Naturalmente ognuno porta qualche argomento a sostegno della sua iniziativa. C’è chi, come i neoriformisti di Raffaelli, vagheggia una Margherita Rosa, cedendo alla suggestione territoriale di Dellai e concependo un Trentino monolitico in competizione con il resto del mondo. O chi, con i toni messianici di Passerini, a giuste rivendicazioni di programma affida la carica dirompente di una sfida all’ultima goccia di sangue. In compenso gli uni e gli altri sono perfettamente d’accordo nel coprire di sprezzanti contumelie i Democratici di Sinistra. E nell’ignorare del tutto la destra ed il governo Berlusconi, che evidentemente considerano particolari irrilevanti.
Come se l’universo si fosse contratto e non esistesse altro che il campo dei riformisti di sinistra più o meno radicali ed esigenti. Ma l’orizzonte è più vasto. C’è o non c’è l’esigenza primaria di coalizzare tutti coloro che contrastano questa destra avventurosa e pasticciona? Non è questo obiettivo prioritario così importante da rendere accettabile qualche sacrificio della propria identità?
E’ vero o non è vero che per sollevare i problemi ed indicarne la soluzione basta essere una minoranza anche esigua, ma in democrazia per affrontarli e risolverli concretamente occorre essere maggioranza?
E’ evidente che formare la maggioranza con la Margherita per la sinistra non è facile. Lo abbiamo sperimentato in questa scadente legislatura, e lo sarà ancor di più ora che la navicella della Margherita porta nella sua stiva un nuovo carico, pur auspicato, di autonomisti e centristi.
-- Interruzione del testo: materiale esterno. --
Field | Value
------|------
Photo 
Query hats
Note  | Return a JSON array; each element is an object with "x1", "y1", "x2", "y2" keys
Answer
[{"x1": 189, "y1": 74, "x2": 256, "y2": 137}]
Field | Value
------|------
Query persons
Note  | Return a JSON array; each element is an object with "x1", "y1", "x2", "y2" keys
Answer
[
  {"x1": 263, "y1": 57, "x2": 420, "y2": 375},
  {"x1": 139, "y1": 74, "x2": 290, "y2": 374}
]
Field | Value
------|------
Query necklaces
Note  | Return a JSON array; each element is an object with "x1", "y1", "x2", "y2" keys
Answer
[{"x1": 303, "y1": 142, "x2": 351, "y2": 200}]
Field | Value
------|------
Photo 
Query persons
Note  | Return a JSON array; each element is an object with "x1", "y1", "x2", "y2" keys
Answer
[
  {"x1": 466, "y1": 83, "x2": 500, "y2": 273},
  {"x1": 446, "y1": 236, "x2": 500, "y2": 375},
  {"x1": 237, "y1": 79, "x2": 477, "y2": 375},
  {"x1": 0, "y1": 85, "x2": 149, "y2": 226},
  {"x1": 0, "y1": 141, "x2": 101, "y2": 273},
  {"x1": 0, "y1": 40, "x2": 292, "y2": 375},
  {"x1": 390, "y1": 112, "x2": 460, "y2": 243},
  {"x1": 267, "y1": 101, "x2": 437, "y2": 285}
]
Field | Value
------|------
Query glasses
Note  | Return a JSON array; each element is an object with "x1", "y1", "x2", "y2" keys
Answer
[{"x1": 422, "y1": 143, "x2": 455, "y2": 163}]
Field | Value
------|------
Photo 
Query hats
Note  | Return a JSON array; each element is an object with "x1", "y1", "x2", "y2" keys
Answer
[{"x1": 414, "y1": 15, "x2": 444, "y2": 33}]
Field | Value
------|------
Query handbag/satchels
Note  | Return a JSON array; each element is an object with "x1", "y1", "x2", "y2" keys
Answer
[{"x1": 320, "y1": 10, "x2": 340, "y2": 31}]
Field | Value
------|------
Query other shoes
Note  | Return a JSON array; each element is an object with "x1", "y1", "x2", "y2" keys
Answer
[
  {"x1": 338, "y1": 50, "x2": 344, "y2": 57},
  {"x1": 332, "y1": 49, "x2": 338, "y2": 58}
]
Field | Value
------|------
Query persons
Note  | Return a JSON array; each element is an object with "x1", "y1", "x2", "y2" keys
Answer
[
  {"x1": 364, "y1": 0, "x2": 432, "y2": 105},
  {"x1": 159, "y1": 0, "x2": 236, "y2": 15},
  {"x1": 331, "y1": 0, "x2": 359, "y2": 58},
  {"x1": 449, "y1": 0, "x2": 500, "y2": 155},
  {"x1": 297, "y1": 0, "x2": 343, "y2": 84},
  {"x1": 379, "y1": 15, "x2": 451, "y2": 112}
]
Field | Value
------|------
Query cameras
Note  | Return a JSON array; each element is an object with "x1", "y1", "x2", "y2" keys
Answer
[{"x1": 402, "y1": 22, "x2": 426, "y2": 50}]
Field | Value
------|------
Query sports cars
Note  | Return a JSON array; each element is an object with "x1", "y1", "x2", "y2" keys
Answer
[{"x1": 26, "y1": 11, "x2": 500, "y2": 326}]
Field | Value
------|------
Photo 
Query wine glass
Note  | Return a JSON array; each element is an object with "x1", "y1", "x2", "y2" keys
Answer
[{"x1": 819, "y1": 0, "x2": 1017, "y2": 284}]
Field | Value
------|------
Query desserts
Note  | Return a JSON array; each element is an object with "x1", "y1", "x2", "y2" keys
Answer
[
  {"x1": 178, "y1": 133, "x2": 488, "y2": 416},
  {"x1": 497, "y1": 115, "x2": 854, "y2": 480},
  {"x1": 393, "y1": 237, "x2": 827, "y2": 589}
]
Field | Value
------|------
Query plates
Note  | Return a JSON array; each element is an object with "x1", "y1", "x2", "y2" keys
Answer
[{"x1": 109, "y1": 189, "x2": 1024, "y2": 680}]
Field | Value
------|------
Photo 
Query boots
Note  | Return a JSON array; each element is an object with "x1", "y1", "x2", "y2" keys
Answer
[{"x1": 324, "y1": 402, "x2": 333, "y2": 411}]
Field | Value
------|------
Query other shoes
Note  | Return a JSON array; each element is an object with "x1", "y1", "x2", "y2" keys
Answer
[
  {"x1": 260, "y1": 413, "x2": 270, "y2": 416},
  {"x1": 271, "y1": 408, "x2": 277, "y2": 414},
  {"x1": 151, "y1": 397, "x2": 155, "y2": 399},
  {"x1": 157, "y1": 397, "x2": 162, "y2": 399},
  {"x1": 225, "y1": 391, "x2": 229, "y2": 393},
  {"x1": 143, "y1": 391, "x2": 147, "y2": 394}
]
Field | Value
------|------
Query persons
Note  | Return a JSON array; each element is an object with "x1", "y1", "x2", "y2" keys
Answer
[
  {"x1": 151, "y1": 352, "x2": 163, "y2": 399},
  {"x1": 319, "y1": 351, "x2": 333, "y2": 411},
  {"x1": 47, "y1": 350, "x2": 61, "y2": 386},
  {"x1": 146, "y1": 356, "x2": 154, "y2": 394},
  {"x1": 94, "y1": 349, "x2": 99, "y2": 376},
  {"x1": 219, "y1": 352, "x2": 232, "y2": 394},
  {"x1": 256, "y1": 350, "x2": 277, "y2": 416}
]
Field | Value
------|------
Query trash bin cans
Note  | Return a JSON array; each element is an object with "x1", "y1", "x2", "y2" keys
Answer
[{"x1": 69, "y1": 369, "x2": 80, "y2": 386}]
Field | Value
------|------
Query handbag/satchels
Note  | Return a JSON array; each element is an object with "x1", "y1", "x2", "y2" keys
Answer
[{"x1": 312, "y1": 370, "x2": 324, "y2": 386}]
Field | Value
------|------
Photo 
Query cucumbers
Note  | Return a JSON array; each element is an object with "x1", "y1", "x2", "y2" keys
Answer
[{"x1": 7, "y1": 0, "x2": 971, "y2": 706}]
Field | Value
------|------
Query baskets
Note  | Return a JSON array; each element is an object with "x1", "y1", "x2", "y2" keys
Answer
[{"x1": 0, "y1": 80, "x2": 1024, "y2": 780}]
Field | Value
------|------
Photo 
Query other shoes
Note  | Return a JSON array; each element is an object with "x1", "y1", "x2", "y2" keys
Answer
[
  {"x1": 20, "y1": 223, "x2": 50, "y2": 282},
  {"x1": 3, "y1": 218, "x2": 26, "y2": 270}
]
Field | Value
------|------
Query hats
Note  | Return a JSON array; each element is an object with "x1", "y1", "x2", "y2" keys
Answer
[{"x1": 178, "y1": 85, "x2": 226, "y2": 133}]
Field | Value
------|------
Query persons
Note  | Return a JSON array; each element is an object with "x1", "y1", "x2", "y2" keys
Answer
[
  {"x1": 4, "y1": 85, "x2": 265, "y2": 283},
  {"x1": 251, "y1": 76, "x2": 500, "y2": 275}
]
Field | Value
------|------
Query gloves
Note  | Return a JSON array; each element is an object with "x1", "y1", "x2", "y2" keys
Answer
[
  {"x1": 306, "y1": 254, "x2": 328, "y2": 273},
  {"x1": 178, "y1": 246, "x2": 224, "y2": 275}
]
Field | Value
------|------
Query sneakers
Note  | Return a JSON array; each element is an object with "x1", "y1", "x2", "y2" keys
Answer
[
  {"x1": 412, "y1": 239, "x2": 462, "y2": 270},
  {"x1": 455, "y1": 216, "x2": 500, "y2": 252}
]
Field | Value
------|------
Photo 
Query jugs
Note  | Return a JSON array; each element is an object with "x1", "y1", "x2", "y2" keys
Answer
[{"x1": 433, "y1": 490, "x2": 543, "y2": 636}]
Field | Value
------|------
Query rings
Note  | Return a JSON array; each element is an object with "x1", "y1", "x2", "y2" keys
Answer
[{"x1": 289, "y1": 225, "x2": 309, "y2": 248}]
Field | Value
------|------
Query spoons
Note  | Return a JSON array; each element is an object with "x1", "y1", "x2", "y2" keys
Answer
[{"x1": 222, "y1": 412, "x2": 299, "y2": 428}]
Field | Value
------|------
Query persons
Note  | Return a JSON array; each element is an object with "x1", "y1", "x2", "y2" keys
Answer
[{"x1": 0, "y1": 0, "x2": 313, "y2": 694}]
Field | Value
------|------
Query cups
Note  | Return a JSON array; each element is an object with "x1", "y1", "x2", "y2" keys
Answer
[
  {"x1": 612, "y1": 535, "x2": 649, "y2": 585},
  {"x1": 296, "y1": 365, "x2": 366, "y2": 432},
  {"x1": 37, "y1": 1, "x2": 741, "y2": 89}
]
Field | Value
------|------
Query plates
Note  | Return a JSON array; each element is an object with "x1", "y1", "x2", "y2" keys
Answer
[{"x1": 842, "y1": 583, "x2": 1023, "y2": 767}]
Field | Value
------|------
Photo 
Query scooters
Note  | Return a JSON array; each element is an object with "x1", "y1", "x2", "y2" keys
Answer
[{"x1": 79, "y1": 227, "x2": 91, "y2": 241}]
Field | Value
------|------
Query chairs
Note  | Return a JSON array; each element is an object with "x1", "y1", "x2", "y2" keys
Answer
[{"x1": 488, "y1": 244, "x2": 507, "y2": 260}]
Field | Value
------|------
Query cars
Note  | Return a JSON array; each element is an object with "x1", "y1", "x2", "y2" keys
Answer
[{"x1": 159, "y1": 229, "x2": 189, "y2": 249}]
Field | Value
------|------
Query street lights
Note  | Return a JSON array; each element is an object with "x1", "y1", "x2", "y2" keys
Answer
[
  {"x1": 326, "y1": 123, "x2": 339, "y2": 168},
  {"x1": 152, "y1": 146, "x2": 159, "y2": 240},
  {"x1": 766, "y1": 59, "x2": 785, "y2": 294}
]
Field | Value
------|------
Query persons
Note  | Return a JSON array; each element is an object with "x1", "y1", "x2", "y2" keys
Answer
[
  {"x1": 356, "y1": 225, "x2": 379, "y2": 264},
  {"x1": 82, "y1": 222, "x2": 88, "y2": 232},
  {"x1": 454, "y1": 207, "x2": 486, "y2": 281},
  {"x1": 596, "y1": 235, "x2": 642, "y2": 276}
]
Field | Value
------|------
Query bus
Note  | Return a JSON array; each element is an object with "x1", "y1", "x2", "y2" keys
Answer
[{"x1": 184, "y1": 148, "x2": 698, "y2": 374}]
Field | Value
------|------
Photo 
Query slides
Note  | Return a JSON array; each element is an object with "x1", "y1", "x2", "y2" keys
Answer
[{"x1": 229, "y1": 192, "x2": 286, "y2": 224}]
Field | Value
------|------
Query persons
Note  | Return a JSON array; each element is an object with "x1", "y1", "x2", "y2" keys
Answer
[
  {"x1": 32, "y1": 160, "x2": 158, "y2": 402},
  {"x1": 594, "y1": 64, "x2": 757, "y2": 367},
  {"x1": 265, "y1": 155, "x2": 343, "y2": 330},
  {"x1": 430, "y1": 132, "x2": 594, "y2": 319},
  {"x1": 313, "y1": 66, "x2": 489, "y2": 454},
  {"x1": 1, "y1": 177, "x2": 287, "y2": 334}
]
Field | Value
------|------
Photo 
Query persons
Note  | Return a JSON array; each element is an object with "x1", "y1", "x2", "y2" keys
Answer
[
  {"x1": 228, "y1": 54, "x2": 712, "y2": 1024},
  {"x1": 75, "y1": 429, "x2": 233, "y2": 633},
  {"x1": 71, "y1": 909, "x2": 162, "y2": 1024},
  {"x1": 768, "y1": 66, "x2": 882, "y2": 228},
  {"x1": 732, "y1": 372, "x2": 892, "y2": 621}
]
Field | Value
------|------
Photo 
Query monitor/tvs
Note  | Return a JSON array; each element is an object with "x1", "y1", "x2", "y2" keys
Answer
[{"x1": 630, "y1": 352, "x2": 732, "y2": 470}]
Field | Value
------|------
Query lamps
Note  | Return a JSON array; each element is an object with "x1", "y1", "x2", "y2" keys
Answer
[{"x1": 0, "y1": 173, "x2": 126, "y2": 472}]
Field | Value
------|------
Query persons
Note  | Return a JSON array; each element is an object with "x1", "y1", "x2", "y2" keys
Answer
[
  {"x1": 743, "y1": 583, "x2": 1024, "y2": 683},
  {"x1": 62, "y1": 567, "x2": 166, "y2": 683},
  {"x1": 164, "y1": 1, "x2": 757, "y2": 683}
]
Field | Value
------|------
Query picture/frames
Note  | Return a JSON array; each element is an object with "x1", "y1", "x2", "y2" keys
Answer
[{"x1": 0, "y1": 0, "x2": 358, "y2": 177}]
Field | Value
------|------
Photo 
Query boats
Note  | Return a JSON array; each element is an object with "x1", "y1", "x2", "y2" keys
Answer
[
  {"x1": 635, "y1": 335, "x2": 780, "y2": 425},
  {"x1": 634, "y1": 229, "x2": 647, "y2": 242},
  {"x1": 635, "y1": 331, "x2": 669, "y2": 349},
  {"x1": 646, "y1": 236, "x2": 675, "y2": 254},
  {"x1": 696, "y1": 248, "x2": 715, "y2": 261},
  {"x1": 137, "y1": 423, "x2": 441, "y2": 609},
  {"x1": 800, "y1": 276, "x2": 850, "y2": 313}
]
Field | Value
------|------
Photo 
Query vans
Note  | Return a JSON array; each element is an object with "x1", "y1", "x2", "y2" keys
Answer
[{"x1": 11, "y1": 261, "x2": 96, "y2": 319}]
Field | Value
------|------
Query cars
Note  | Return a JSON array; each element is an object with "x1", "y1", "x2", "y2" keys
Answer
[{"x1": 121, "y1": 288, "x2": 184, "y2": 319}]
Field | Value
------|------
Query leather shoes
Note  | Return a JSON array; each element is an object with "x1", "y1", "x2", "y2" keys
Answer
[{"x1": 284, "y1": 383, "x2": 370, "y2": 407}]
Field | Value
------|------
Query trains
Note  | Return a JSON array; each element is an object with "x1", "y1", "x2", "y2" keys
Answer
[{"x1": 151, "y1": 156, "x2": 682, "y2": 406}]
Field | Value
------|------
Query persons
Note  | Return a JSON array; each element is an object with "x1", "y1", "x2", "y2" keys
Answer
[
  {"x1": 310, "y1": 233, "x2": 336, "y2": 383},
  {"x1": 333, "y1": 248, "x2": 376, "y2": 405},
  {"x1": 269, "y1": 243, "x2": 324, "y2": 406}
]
Ma davvero crediamo che sia più facile influire su Dellai tallonandolo in ordine sparso, anziché in una compatta formazione portatrice di un programma chiaro e maturo e rappresentato da una compagine di consigliere e consiglieri di qualità ed affiatati?
Provo persino imbarazzo ad esporre queste osservazioni così ovvie e di elementare buon senso.
Come è possibile che non le condividano i consumati protagonisti delle vicende di queste settimane?